R
Topics covered in this chapter:
The module r makes it possible to easily exchange data with R and execute R scripts or evaluate expressions in the R language.
R is a free software environment for statistical computing and graphics. R is available as Free Software under the terms of the Free Software Foundation's GNU General Public License.
To use this module, the following line must be included in the header of the Mosel model file:
uses 'r';
Introduction
This module implements functionality for exchanging data between a Mosel model and R and for calling R functions from a Mosel model.
The r module also defines an I/O driver for exchanging data using the initializations from and initializations to Mosel constructs.
It is the Mosel run-time library that loads and runs R, not vice versa.
The purpose of the module is to make the extensive data processing capabilities of R available within Mosel. The interactive and graphing features of R are beyond the scope of this module as it does not implement a full interactive R GUI. However, it is possible to use some of these to a limited extent.
Prerequisites
This module does not include R binaries. In order to use R you need a working installation of R, version 3.0 or newer and targeting the same platform as Mosel (you won't be able to use, e.g., the Windows 32-bit version of R from the Windows 64-bit version of Mosel). The most recent supported R version is 4.1.x. To download R, please visit the R Project web site at www.r-project.org.
This module will try to load R from the directory specified by the R_HOME environment variable, if set, or from the default R installation locations otherwise.
More specifically Mosel looks for a file named R.dll in Windows, libR.so in Linux, and libR.dylib in Mac OS X.
For Windows platforms, the default location is retrieved from the registry (from registry key HKEY_LOCAL_MACHINE\Software\R-core\R\InstallationPath); it is /Library/Frameworks/R.framework/Resources for Mac OS X, /usr/lib/R for 32bit Linux, and either /usr/lib64/R or /usr/lib/R for 64bit Linux.
If R_HOME and R_ARCH environment variables are defined, they are used to construct a path like R_HOME/lib in Linux and like R_HOME\bin\R_ARCH in Windows (the default for R_ARCH is x64 or i386 respectively for Windows 64-bit and Windows 32-bit).
If you have multiple installations of R, or if R is installed in a different location or not automatically found, you will need to set the environment variable R_HOME to point to your R installation directory.
Note that the loading of R is not influenced by eventual Mosel statements like setparam('workdir',...) or setenv('R_HOME',...) as these don't affect the process's environment used for R loading. The environment variables or current path must eventually be set before launching Mosel in order for this to influence R loading.

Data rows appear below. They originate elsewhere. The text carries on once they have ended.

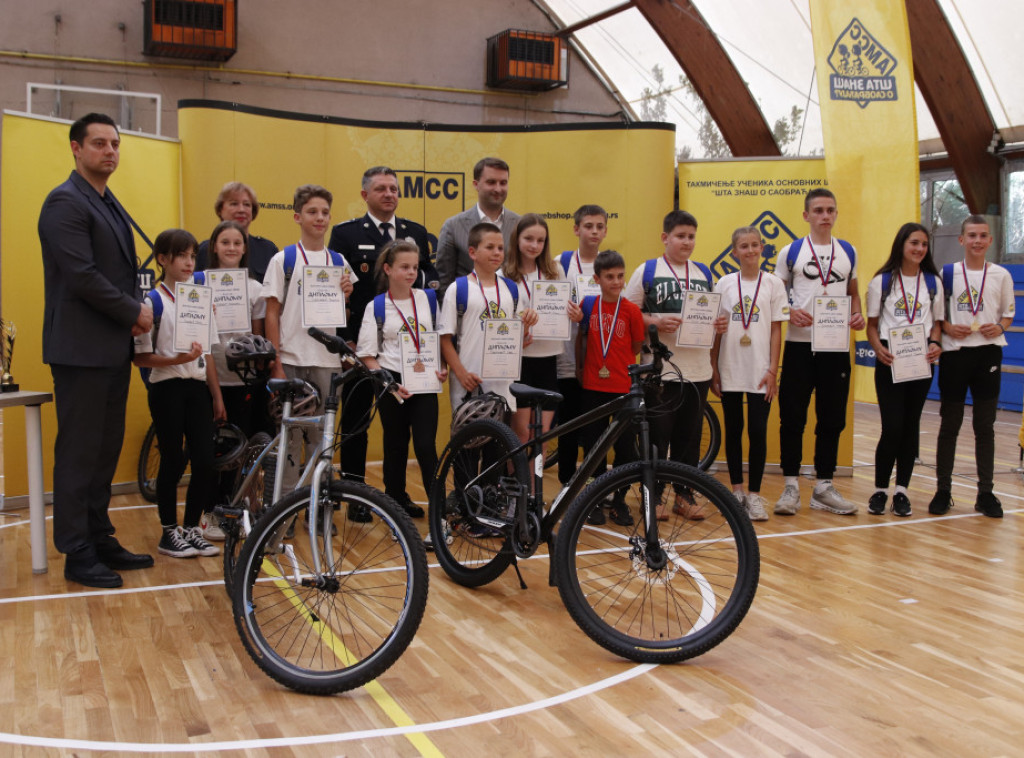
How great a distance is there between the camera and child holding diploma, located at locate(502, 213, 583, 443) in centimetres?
445

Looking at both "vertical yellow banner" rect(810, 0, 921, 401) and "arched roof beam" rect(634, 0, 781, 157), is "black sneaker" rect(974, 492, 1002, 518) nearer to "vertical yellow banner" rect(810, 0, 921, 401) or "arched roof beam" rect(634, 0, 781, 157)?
"vertical yellow banner" rect(810, 0, 921, 401)

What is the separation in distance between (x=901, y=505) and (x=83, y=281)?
414 centimetres

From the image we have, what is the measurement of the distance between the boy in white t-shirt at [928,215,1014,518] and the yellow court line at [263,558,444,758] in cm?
358

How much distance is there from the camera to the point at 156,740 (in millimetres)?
2439

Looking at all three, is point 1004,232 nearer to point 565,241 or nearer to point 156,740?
point 565,241

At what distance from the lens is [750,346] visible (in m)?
4.95

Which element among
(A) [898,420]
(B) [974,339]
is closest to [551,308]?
(A) [898,420]

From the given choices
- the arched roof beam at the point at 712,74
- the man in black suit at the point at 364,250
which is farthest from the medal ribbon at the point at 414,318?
the arched roof beam at the point at 712,74

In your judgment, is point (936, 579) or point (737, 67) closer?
point (936, 579)

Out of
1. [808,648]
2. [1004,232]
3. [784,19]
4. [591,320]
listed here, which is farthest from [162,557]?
[1004,232]

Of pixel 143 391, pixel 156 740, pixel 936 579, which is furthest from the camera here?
pixel 143 391

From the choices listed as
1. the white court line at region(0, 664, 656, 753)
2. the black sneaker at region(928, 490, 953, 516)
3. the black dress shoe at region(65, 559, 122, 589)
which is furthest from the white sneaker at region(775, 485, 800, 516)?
the black dress shoe at region(65, 559, 122, 589)

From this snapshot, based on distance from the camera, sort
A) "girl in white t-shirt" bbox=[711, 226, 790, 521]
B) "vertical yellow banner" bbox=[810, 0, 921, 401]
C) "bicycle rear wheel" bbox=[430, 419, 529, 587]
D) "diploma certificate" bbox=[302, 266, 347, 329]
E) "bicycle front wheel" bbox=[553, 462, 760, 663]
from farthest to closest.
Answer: "vertical yellow banner" bbox=[810, 0, 921, 401] < "girl in white t-shirt" bbox=[711, 226, 790, 521] < "diploma certificate" bbox=[302, 266, 347, 329] < "bicycle rear wheel" bbox=[430, 419, 529, 587] < "bicycle front wheel" bbox=[553, 462, 760, 663]

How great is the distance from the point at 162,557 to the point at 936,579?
10.8 feet
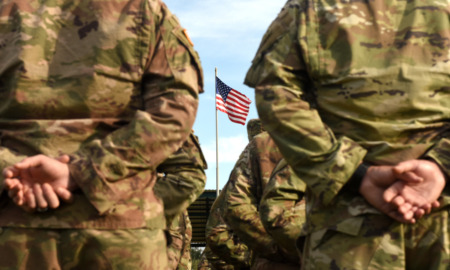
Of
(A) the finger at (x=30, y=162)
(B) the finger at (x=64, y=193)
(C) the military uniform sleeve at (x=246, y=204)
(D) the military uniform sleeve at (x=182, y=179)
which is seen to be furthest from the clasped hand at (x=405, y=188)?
(C) the military uniform sleeve at (x=246, y=204)

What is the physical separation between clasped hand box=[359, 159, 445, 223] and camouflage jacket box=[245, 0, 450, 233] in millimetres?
62

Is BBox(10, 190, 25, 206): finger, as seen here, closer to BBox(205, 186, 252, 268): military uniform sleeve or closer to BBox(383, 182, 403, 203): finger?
BBox(383, 182, 403, 203): finger

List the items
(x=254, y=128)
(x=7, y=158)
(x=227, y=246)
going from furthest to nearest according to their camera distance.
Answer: (x=254, y=128) < (x=227, y=246) < (x=7, y=158)

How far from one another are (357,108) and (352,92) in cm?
8

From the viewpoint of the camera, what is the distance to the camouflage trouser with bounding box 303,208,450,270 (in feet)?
11.2

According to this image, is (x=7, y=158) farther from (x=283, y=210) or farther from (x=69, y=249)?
(x=283, y=210)

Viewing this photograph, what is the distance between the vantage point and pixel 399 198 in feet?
11.1

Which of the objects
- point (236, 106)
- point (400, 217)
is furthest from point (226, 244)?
point (236, 106)

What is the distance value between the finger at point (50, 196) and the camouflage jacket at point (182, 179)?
60.1 inches

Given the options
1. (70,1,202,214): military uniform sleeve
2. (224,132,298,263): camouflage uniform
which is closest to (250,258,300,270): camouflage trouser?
(224,132,298,263): camouflage uniform

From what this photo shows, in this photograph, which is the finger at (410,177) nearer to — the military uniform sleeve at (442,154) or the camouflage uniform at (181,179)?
the military uniform sleeve at (442,154)

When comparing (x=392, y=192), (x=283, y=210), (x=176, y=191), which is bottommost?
(x=283, y=210)

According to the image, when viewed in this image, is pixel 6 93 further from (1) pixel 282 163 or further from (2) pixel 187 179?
(1) pixel 282 163

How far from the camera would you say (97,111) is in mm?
3824
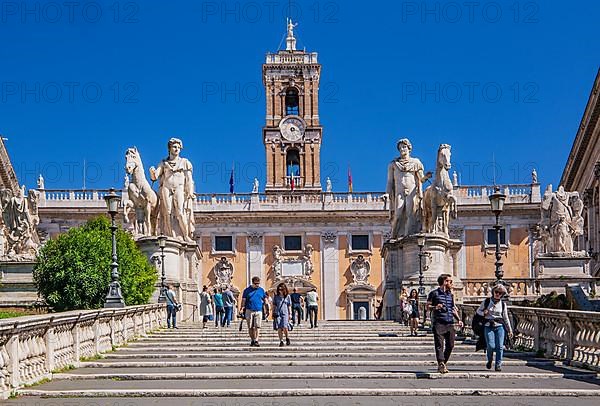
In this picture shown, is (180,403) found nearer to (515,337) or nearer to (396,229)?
(515,337)

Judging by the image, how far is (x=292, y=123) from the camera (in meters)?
74.2

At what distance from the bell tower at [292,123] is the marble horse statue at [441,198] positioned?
41.3 metres

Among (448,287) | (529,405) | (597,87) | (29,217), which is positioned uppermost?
(597,87)

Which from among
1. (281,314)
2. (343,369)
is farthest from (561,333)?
(281,314)

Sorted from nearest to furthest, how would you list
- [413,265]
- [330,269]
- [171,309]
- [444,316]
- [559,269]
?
[444,316], [171,309], [413,265], [559,269], [330,269]

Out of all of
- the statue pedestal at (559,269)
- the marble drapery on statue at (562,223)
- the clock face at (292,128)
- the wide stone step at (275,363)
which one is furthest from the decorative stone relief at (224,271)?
the wide stone step at (275,363)

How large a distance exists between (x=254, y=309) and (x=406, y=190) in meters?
13.1

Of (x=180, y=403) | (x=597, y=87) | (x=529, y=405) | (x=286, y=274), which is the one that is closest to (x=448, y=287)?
(x=529, y=405)

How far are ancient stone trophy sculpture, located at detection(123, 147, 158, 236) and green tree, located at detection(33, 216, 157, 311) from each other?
5.85ft

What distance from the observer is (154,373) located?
14883 millimetres

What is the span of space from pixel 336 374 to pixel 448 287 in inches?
102

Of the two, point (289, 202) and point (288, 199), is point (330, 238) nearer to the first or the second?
point (289, 202)

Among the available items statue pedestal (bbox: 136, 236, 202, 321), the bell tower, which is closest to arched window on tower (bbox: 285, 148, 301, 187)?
the bell tower

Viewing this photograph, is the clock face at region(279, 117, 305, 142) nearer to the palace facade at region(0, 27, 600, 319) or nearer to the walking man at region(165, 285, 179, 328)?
the palace facade at region(0, 27, 600, 319)
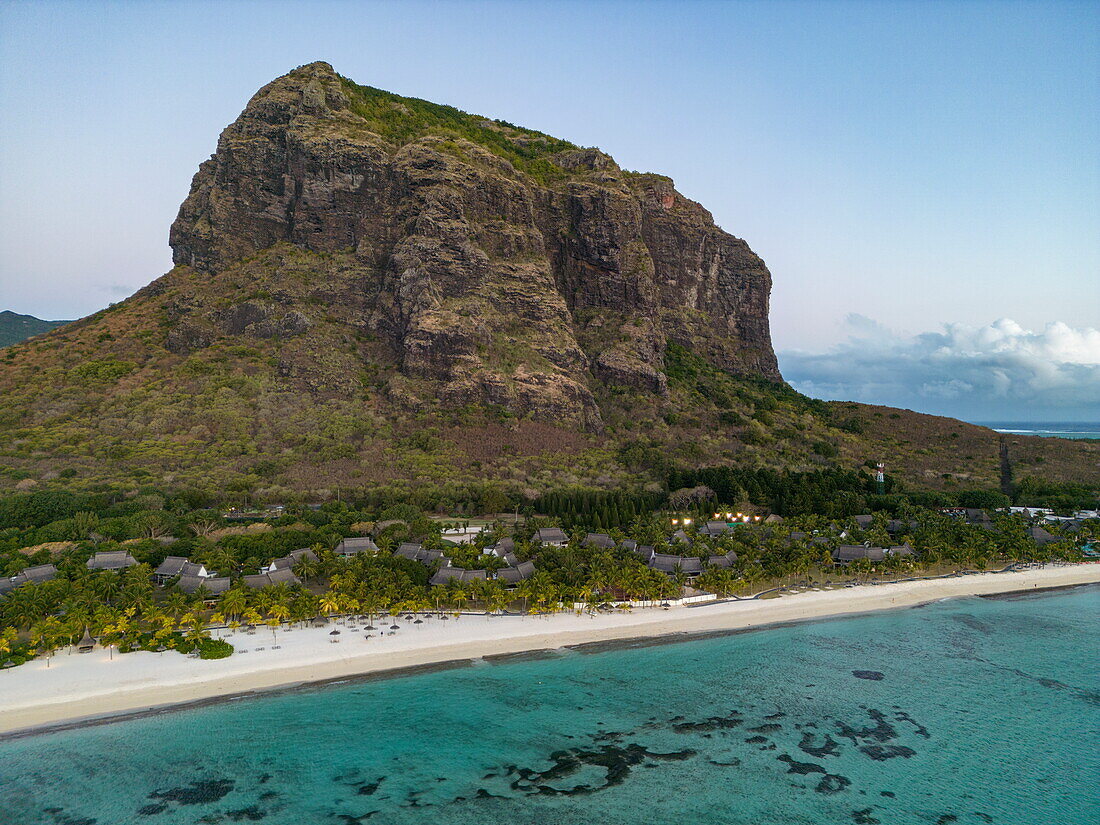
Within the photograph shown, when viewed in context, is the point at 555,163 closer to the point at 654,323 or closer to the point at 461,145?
the point at 461,145

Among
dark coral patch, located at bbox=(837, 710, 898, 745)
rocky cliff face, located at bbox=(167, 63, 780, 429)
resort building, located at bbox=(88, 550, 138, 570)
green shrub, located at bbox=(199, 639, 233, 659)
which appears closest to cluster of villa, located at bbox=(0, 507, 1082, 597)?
resort building, located at bbox=(88, 550, 138, 570)

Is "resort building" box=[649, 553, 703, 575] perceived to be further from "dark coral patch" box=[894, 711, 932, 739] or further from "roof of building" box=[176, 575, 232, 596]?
"roof of building" box=[176, 575, 232, 596]

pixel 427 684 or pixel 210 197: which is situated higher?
pixel 210 197

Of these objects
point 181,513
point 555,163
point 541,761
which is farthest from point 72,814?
point 555,163

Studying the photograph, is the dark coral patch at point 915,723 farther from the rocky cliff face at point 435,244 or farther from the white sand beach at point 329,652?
the rocky cliff face at point 435,244

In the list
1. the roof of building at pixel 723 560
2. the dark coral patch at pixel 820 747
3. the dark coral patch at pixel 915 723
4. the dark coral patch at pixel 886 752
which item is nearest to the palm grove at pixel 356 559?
the roof of building at pixel 723 560

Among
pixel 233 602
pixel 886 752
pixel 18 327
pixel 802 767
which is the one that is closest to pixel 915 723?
pixel 886 752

As an example, if R 3.2.3 is installed in "C:\Program Files\R\R-3.2.3\bin\..." in Windows 64-bit, then the correct value for the R_HOME environment variable (or registry key) is C:\Program Files\R\R-3.2.3 (thus, without the bin subdirectory) and Mosel would try and load R.dll from C:\Program Files\R\R-3.2.3\bin\x64\R.dll.
R initialization
The R environment is automatically initialized at the point where a Mosel model uses for the first time any function that requires it. So we can have the following small example that just prints the R version (it prints the same output as if you typed R.version.string on an R console):
model "r version example" uses 'r'; Rprint('R.version.string') end-model
Alternatively it is possible to explicitly initialize R using the Rinit function. This can be useful in order to retrieve a status code or to specify non-default initialization options.
By default, R is initialized with the options "--slave --vanilla", so no site or user environment, profile, history and workspace files are processed. Please refer to the R documentation for more details on these and other options (http://cran.r-project.org/doc/manuals/r-release/R-intro.html#Invoking-R).
Upon startup, only the "utils", "stats", and "methods" R packages are loaded by default. Other packages can be loaded via R statements (using for example the library or require R functions) or a different initial package list can be specified by setting the R_DEFAULT_PACKAGES environment variable (prior to running Mosel).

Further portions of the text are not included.